> Task directions
Give the stretch from the line containing "Is point (197, 37)" through the end of the lines as a Markdown table with the columns Row and Line, leaving out any blank lines.

Spatial reasoning question data
+++

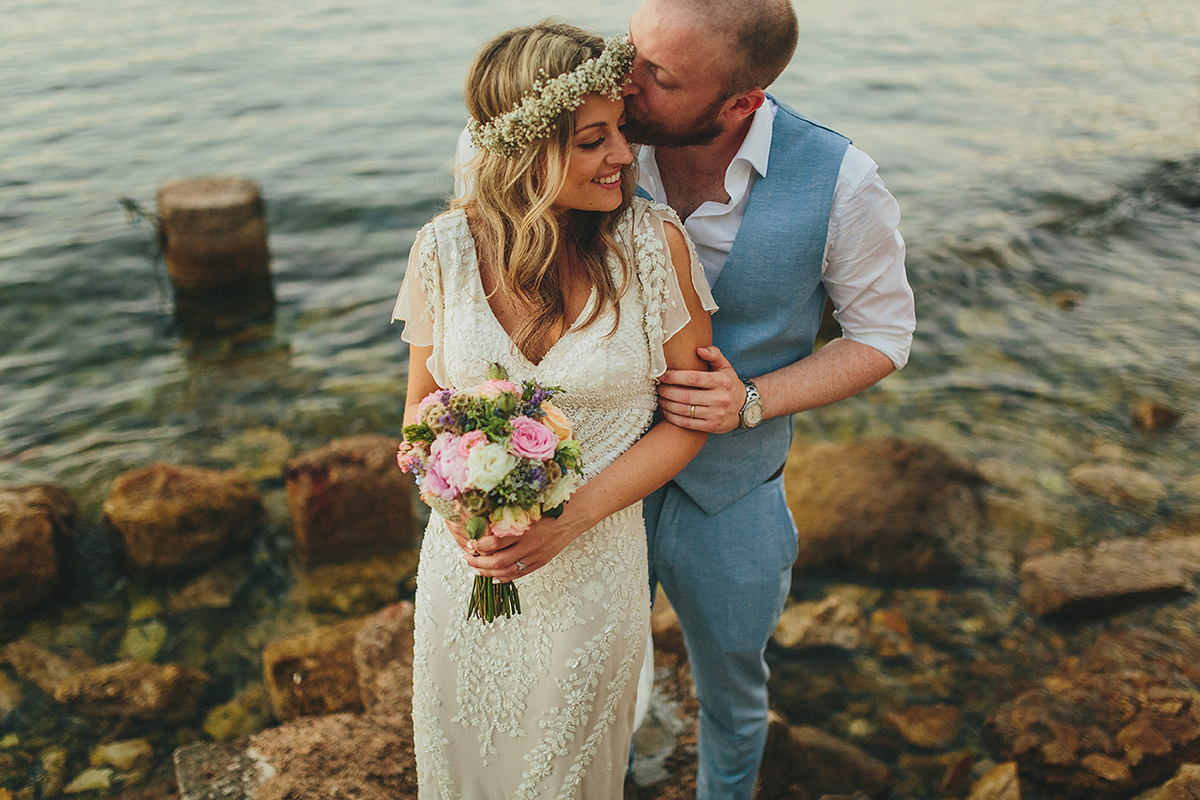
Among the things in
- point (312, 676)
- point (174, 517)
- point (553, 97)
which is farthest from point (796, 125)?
point (174, 517)

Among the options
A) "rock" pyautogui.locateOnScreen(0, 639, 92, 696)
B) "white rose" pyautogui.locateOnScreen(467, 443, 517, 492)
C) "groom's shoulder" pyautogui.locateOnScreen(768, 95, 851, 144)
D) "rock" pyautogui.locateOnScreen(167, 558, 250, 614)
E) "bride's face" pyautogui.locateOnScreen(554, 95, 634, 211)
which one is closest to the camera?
"white rose" pyautogui.locateOnScreen(467, 443, 517, 492)

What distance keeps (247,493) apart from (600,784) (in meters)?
3.17

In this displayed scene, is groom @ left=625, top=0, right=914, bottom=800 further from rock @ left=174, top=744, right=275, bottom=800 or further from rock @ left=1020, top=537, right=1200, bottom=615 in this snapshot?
rock @ left=1020, top=537, right=1200, bottom=615

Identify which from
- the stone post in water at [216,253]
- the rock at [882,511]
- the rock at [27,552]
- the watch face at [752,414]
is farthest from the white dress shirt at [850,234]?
the stone post in water at [216,253]

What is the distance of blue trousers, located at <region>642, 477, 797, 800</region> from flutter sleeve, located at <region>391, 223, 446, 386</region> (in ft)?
2.70

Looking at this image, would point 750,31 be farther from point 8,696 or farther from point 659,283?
point 8,696

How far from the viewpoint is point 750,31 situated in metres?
2.27

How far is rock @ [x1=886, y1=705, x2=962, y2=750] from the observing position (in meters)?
3.74

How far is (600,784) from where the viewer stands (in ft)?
7.97

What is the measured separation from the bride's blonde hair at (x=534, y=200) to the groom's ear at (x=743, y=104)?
1.03 feet

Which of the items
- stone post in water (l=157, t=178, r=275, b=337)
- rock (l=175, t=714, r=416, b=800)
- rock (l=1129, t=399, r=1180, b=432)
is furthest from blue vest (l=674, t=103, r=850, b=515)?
stone post in water (l=157, t=178, r=275, b=337)

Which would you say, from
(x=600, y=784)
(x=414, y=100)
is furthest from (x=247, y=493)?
(x=414, y=100)

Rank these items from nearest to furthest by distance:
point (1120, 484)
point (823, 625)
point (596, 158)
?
point (596, 158) → point (823, 625) → point (1120, 484)

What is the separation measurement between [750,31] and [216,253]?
552 centimetres
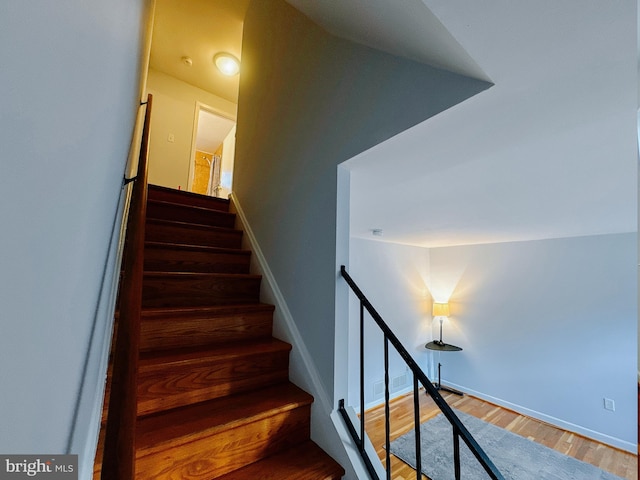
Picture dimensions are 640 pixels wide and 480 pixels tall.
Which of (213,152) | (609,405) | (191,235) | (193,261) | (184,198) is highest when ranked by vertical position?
(213,152)

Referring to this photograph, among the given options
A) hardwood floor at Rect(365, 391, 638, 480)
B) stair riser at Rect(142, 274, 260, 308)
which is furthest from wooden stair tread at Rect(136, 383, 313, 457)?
hardwood floor at Rect(365, 391, 638, 480)

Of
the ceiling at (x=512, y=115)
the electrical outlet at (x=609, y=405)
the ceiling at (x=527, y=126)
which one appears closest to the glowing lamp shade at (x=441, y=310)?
the electrical outlet at (x=609, y=405)

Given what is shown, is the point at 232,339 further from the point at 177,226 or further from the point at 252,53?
the point at 252,53

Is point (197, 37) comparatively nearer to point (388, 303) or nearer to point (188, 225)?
point (188, 225)

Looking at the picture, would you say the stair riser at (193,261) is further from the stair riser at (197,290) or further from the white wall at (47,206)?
the white wall at (47,206)

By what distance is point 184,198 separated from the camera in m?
2.63

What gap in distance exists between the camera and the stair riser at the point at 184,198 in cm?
253

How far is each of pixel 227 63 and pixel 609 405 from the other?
611 centimetres

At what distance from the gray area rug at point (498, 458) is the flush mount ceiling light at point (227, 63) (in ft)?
16.2

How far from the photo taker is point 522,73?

+++

> Exercise response
| Row | Line |
|---|---|
| 1 | Is point (197, 37) comparatively nearer to point (388, 303) or nearer to point (188, 225)? |
| 2 | point (188, 225) |
| 3 | Looking at the picture, would you say the stair riser at (193,261) is further from the stair riser at (197,290) or further from the white wall at (47,206)? |
| 4 | the white wall at (47,206) |
| 5 | By what distance is point 184,198 separated from the camera in m? |
| 6 | 2.63 |
| 7 | What gap in distance exists between the camera and the stair riser at the point at 184,198 in cm? |
| 8 | 253 |
| 9 | How far is each of pixel 227 63 and pixel 609 405 from the other? |
| 10 | 611 centimetres |
| 11 | At what distance from the gray area rug at point (498, 458) is the flush mount ceiling light at point (227, 63) (in ft)? |
| 12 | 16.2 |
| 13 | How far from the photo taker is point 522,73? |